Mungkin desa-desa yang dikunjunginya itu tak ‘semengerikan’ desa-desa di Kenya. Namun Suroto tetap ingin menjangkau anak-anak yang berpotensi tersingkir dari dunia pendidikan akibat kendala internet, bila tak memperoleh bimbingan langsung dari guru.
Sebelumnya KalderaNews juga mengangkat kisah Aris Kukuh Prasetyo, guru dari Semarang. Anak muda ini dinominasikan meraih Global Teacher Prize yang diselenggarakan Varkey Foundation, London. Guru di SD Negeri Delik 02 Semarang, Jawa Tengah itu memulai kariernya di sekolah dasar terpencil di desa Penawangan, di mana mayoritas penduduknya petani.

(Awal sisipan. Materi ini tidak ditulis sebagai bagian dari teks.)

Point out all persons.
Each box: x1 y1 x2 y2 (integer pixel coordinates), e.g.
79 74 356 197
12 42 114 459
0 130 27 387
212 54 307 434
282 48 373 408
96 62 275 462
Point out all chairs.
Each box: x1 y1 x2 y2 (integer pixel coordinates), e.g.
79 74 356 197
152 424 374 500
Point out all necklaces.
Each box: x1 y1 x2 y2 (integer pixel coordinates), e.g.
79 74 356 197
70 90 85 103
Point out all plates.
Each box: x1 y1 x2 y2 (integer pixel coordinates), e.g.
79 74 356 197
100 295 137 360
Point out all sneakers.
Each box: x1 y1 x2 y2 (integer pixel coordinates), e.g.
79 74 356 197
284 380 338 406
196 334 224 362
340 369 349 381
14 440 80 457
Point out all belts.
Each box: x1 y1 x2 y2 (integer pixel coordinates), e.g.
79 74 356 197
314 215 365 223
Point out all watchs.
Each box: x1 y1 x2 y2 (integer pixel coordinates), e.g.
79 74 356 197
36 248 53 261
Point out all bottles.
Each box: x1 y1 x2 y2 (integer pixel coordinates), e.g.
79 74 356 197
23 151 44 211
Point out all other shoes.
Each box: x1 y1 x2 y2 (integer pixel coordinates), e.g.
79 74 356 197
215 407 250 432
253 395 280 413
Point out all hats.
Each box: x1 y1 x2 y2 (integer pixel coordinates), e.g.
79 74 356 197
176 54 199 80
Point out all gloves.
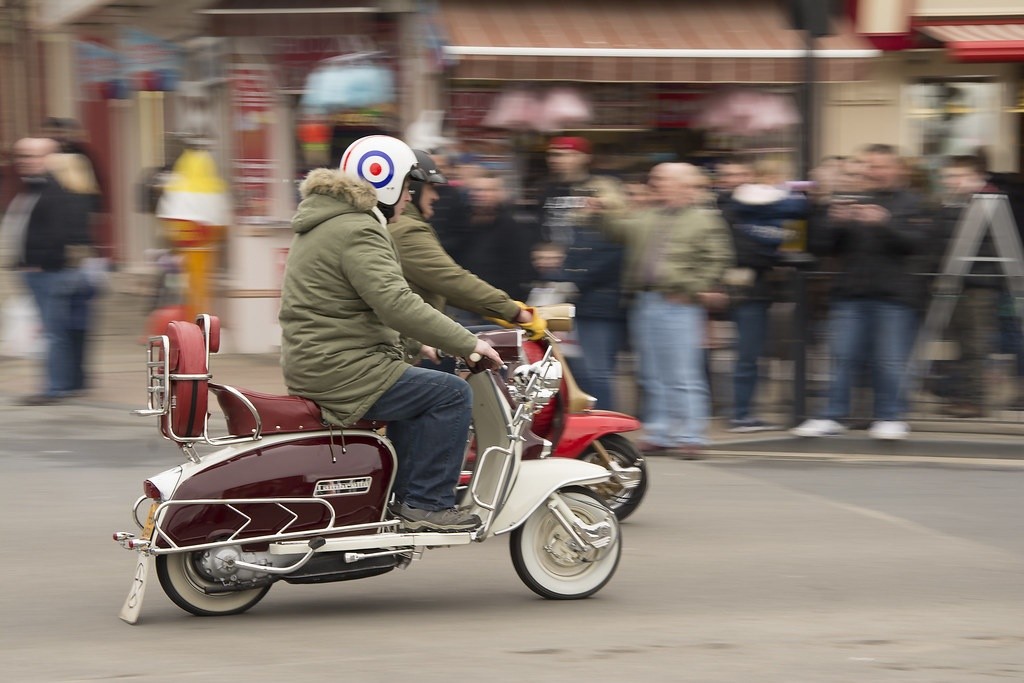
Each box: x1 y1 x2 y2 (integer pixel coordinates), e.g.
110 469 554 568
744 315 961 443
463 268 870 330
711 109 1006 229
516 306 548 341
484 297 528 328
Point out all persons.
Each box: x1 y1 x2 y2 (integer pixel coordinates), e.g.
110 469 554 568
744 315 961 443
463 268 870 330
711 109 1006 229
1 109 107 408
158 121 233 323
275 136 505 532
366 115 1024 448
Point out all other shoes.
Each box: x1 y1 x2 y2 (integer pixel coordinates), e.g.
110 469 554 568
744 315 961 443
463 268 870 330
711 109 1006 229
674 439 708 459
723 417 786 433
635 437 676 456
788 418 850 437
868 420 910 440
20 386 74 407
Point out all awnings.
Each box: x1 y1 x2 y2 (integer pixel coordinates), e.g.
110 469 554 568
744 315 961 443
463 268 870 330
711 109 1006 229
417 6 875 86
911 19 1024 63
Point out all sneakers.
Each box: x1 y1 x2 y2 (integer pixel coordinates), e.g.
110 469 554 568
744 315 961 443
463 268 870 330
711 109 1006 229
383 496 404 532
401 502 482 533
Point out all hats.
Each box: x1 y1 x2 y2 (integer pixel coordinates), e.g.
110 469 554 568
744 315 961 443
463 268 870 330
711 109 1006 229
545 135 594 154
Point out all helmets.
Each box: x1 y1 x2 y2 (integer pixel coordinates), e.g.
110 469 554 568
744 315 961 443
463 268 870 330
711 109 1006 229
408 149 449 185
339 134 419 207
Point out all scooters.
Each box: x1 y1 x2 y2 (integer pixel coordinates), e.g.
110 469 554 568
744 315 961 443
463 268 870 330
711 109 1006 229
112 300 650 625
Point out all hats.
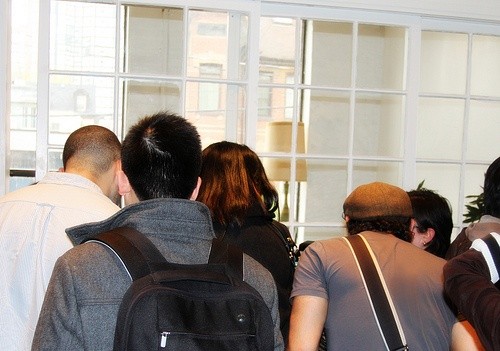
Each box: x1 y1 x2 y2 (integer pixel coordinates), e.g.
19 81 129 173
342 182 413 219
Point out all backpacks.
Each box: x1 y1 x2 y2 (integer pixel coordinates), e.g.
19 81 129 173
80 225 274 351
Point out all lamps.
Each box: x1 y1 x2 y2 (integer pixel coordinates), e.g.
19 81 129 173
256 121 308 222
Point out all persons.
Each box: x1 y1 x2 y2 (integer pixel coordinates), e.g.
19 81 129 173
31 113 285 351
406 189 453 259
196 141 304 351
0 124 122 351
442 157 500 351
289 182 486 351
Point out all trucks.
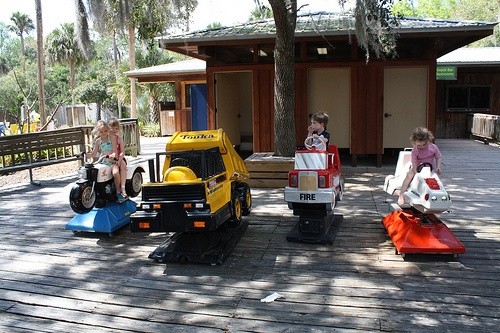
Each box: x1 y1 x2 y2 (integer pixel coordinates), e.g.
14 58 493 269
129 129 251 232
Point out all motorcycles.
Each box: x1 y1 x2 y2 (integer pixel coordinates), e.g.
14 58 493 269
69 152 146 214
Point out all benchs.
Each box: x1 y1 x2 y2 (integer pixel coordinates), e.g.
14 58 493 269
244 152 295 187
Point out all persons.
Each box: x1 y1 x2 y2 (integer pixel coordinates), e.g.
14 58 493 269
397 126 442 206
79 117 129 202
307 111 331 151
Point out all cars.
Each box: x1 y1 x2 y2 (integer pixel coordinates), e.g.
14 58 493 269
284 137 345 210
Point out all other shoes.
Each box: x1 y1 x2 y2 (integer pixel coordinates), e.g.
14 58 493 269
121 191 127 198
117 192 122 201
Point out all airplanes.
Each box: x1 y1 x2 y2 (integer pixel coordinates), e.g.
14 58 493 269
383 148 452 216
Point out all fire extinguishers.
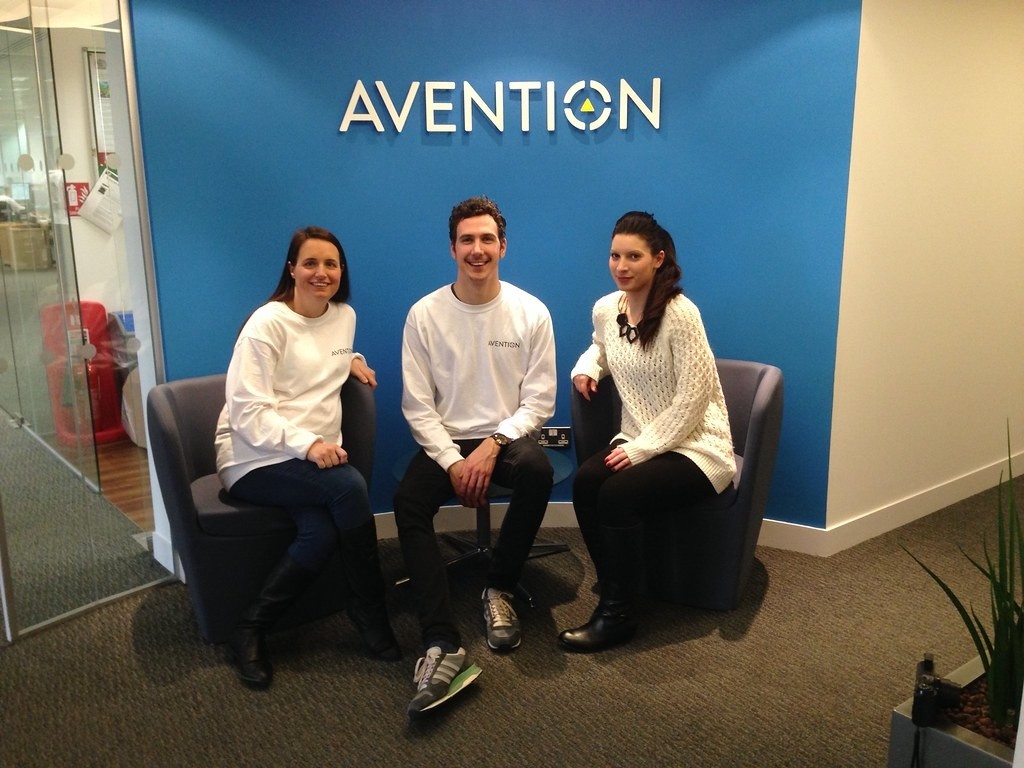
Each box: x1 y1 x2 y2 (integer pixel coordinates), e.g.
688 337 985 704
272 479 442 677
71 354 100 435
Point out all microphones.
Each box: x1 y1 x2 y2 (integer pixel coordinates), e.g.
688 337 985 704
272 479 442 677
616 313 628 327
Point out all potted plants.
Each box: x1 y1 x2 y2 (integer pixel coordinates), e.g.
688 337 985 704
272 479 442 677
889 418 1024 768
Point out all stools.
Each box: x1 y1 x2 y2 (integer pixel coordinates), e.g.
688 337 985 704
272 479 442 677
426 446 571 609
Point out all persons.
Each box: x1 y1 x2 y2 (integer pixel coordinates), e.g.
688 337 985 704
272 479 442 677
395 197 557 716
215 228 398 688
560 210 737 654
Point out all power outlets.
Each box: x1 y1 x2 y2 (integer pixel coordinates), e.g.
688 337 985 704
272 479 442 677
536 426 570 449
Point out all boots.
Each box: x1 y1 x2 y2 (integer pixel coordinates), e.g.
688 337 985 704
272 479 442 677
573 507 604 580
338 521 404 662
227 548 320 683
560 521 646 652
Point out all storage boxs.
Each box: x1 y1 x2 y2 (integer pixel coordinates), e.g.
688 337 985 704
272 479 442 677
0 223 51 272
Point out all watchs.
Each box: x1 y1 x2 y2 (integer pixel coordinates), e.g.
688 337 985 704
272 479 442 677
490 433 508 448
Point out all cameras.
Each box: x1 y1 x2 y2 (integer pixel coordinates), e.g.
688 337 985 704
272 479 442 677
911 653 962 728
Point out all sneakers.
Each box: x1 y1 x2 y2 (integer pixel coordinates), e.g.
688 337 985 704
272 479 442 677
408 645 483 715
479 586 521 650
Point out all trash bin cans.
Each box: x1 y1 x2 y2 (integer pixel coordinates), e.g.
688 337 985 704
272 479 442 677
108 311 139 400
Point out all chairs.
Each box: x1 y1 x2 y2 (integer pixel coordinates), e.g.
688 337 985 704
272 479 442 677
568 359 787 613
149 365 384 642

Aris Kukuh bekerja di kondisi infrastruktur jalan yang buruk dan angka putus sekolah yang tinggi, karena anak-anak harus membantu orang tua. Namun Pak Guru Aris bekerja melampaui panggilan tugasnya. Ia menyelenggarakan program kunjungan rumah dan berhasil merengkuh murid-muridnya sehingga mau kembali ke sekolah.
Di Indonesia para guru kerap disebut sebagai pahlawan tanpa tanda jasa. Apakah sebutan itu berlaku untuk semua guru? Paling tidak kita memiliki contoh nyata, Pak Guru Henrikus Suroto dan Pak Guru Aris Kukuh. Mereka pahlawan bukan karena mengangkat senjata atau menumpas penjahat. Kepahlawanan mereka adalah karena mendedikasikan tenaga melebihi yang diharuskan. Dalam bahasa Inggris, pahlawan sedemikian dijelaskan sebagai “who perform great deeds or selfless acts for the common good instead of the classical goal of wealth, pride, and fame.”
Dulu sekali, sebelum sebagian (tidak seluruhnya) guru kita terlalu disibukkan oleh karier dan urusan sertifikasi jabatan, setiap 17 Agustusmelalui televisi kita diperkenalkan dengan para guru dan kepala sekolah teladan dari seantero negeri. Mereka jadi idola. Sama tenarnya dengan para regu Paskibra.
Namun yang lebih penting dari itu ialah mereka tak hanya diberi peran seremonial. Setelah terpilih sebagai guru teladan, mereka menjadi role model di daerah tempat mereka bekerja. Secara periodik mereka juga dipindahtugaskan untuk menularkan keteladanan mereka ke daerah-daerah lain.
Belakangan ini, Kementerian Pendidikan dan Kebudayaan menggelar program Guru Penggerak. Menurut situs resmi Kemdikbud, program tersebut bertujuan memajukan pendidikan Indonesia dengan menciptakan pembelajaran yang berpusat pada murid dan menggerakkan ekosistem pendidikan yang lebih baik.
Kita berharap program ini dapat mencapai tujuannya. Dan role model untuk guru semacam itu tidak diciptakan di ruang seminar atau di webinar, atau di tempat-tempat diskusi berpendingin, di gedung-gedung yang wangi dan dihuni oleh para pria dan wanita parlente.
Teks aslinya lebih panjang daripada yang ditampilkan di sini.